父が新居用にと購入したココも不要になってしまったから、一時的に光貴に貸しているだけなの。それを勝手にこんな悪趣味に改装するなんて。
もしかしてこれで『返せ』と言われないとか思ってるのかしら?本当に脳みそ空っぽよねえ。きっとコトリさんには『自分のマンション』だとか言ったんでしょ?…ほんと、見栄っ張りなんだから」
コクコクと私が首を上下に激しく動かすと、茉莉子さんは蔑むように光貴を一瞥する。そして、私をリビングのソファに座るよう促した。
…って、あれ?
そこには、見知らぬ女性が先にいた。多分、年齢は私たちより少し上くらいで。ワリと地味めの、落ち着いた雰囲気の人である。
「こんにちは」
「えっ?!はい、こんにちは…」
細かく瞬きを刻んで、『誰?』と茉莉子さんに目で問い掛けてみたところ、驚きの回答が。

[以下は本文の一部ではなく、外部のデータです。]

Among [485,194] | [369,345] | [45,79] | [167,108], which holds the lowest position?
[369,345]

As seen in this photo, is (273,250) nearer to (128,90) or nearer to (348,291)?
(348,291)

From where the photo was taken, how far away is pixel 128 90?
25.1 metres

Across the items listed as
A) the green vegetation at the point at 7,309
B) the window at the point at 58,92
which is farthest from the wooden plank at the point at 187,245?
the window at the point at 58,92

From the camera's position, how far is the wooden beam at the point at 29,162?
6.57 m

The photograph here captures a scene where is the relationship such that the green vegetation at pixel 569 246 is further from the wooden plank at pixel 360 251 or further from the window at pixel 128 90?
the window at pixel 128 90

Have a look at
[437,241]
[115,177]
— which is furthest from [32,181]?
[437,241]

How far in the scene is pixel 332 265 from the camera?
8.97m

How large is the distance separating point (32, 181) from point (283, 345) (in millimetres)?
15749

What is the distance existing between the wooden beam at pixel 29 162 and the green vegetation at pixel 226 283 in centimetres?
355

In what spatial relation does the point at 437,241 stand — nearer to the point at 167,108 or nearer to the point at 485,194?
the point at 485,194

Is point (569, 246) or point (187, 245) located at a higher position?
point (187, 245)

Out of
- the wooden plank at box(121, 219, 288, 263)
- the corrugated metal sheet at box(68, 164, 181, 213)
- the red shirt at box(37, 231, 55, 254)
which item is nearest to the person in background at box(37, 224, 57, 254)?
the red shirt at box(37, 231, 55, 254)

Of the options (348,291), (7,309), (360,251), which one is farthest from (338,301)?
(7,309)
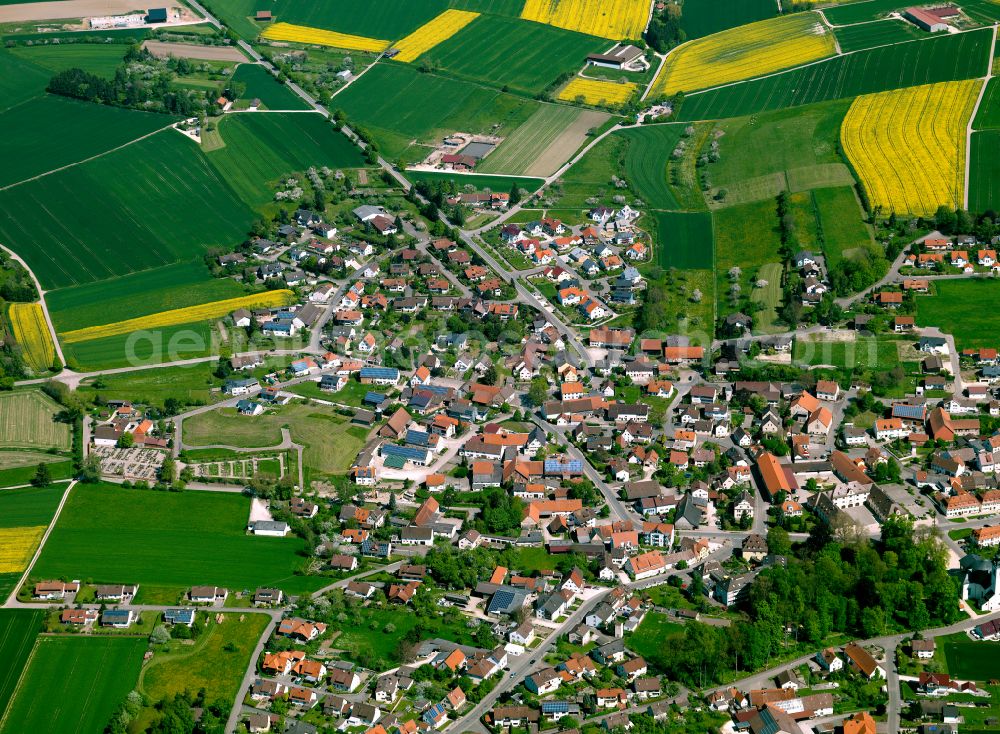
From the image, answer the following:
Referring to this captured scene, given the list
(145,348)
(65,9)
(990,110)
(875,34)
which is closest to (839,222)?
(990,110)

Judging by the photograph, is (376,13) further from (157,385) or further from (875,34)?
(157,385)

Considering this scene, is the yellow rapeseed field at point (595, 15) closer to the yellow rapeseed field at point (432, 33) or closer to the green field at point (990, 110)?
the yellow rapeseed field at point (432, 33)

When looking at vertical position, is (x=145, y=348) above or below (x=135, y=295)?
below

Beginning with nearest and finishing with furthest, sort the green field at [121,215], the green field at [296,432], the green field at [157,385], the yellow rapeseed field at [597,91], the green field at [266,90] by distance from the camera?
the green field at [296,432], the green field at [157,385], the green field at [121,215], the green field at [266,90], the yellow rapeseed field at [597,91]

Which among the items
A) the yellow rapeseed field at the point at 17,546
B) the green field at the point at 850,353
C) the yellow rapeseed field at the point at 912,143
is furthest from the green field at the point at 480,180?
the yellow rapeseed field at the point at 17,546

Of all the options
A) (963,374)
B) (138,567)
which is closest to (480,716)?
(138,567)

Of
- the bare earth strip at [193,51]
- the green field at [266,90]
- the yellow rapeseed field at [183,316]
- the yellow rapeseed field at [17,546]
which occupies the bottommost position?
the yellow rapeseed field at [17,546]
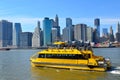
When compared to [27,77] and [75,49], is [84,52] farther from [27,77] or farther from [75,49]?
[27,77]

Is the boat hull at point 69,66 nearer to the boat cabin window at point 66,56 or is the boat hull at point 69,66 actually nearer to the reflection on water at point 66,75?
the reflection on water at point 66,75

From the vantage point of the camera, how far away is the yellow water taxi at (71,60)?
4791cm

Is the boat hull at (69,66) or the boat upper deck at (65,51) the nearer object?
the boat hull at (69,66)

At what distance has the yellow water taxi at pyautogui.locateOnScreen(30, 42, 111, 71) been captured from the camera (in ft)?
157

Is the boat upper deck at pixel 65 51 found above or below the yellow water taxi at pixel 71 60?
above

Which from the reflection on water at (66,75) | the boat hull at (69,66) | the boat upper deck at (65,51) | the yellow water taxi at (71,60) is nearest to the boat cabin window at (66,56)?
the yellow water taxi at (71,60)

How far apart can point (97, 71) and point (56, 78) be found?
7.94m

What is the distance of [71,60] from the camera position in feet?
166

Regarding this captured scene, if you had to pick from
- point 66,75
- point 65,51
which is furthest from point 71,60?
point 66,75

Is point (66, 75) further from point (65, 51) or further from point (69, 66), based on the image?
point (65, 51)

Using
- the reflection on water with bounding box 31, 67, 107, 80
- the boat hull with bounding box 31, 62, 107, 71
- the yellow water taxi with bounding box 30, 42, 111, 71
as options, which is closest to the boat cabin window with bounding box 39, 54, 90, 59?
the yellow water taxi with bounding box 30, 42, 111, 71

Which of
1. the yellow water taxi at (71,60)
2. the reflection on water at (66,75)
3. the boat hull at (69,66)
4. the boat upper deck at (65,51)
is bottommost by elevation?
the reflection on water at (66,75)

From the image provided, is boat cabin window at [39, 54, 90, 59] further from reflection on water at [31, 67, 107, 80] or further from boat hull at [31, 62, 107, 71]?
reflection on water at [31, 67, 107, 80]

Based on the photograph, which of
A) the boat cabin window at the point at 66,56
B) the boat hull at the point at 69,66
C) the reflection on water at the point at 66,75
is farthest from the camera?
the boat cabin window at the point at 66,56
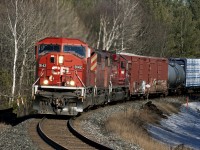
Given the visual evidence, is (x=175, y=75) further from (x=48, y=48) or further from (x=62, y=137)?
(x=62, y=137)

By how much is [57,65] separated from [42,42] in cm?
137

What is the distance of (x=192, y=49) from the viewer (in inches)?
3127

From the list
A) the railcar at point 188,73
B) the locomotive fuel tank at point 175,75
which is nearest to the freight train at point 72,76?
the locomotive fuel tank at point 175,75

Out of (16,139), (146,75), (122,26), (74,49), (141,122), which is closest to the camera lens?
(16,139)

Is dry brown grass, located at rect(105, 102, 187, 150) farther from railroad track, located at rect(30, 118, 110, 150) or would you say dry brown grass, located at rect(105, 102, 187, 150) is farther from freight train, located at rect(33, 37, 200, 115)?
railroad track, located at rect(30, 118, 110, 150)

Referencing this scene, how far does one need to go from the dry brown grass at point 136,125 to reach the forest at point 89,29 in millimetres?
7925

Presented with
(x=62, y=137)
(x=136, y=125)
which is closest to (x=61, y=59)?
(x=136, y=125)

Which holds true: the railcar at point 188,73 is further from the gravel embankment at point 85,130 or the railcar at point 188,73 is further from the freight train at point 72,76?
the gravel embankment at point 85,130

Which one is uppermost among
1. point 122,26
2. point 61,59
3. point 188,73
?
point 122,26

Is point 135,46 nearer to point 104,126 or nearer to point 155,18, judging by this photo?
point 155,18

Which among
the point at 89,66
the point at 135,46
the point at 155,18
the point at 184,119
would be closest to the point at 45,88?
the point at 89,66

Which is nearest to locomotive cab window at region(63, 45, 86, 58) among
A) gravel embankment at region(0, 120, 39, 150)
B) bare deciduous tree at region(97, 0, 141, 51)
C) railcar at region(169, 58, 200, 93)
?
gravel embankment at region(0, 120, 39, 150)

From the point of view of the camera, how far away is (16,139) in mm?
15094

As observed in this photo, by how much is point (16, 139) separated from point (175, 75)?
29.5m
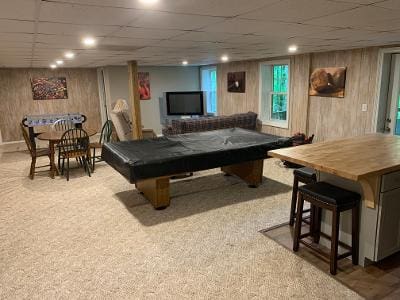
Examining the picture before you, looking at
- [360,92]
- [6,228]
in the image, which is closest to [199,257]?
[6,228]

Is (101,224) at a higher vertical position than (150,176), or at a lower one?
lower

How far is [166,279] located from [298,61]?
500cm

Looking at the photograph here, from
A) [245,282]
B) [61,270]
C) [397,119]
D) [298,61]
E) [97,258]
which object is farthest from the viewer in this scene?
[298,61]

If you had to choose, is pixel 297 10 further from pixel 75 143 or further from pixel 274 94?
pixel 274 94

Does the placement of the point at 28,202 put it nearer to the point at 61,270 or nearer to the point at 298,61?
the point at 61,270

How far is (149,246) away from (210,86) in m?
7.09

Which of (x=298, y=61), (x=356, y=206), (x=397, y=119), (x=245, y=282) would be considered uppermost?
(x=298, y=61)

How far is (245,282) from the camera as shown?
2.40 metres

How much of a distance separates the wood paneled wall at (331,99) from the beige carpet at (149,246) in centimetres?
158

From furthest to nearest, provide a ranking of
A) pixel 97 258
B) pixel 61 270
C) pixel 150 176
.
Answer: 1. pixel 150 176
2. pixel 97 258
3. pixel 61 270

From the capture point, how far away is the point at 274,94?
23.1 feet

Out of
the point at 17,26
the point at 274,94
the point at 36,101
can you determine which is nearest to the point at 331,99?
the point at 274,94

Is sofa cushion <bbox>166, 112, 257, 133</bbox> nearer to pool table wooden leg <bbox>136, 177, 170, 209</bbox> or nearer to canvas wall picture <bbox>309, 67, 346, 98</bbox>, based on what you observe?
canvas wall picture <bbox>309, 67, 346, 98</bbox>

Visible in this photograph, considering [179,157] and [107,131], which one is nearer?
[179,157]
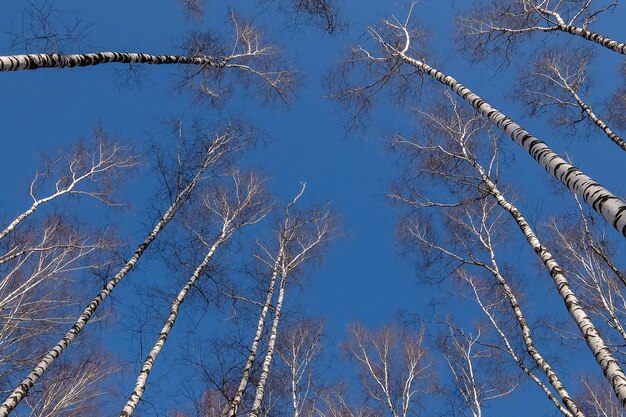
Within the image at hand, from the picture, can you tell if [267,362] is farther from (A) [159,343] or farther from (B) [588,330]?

「こちらは原田沙知さん。光貴ともう3年の付き合いになるそうよ。なんかねー、あいつそういう危機感無いから、プライベートをSNSで公開しまくってて」
「えっ、こちらの方、光貴と付き合ってるの?」
「そう。あちこちに登場していた『俺の彼女』と連絡を取るのもラクラクだったわ」
「う、うわあ…」
この調子だとあの男、別れ話もせずに私と結婚する気だったんだな。
何やら不穏な空気が流れ出したその時、寝室のドアがカチャリと開いて光貴が出て来た。このマンションはリビングが無駄に広く、左右に2つずつドアが有る。
たぶん右の2つはキッチンと浴室に続いていて、左の2つは寝室とゲストルームだ。だから、寝室のドアを開けるといきなりリビングにいる私たちと対面することになるのである。
平静を装いながら出ようとしたつもりらしいが、予想外の伏兵を発見し、固まる光貴。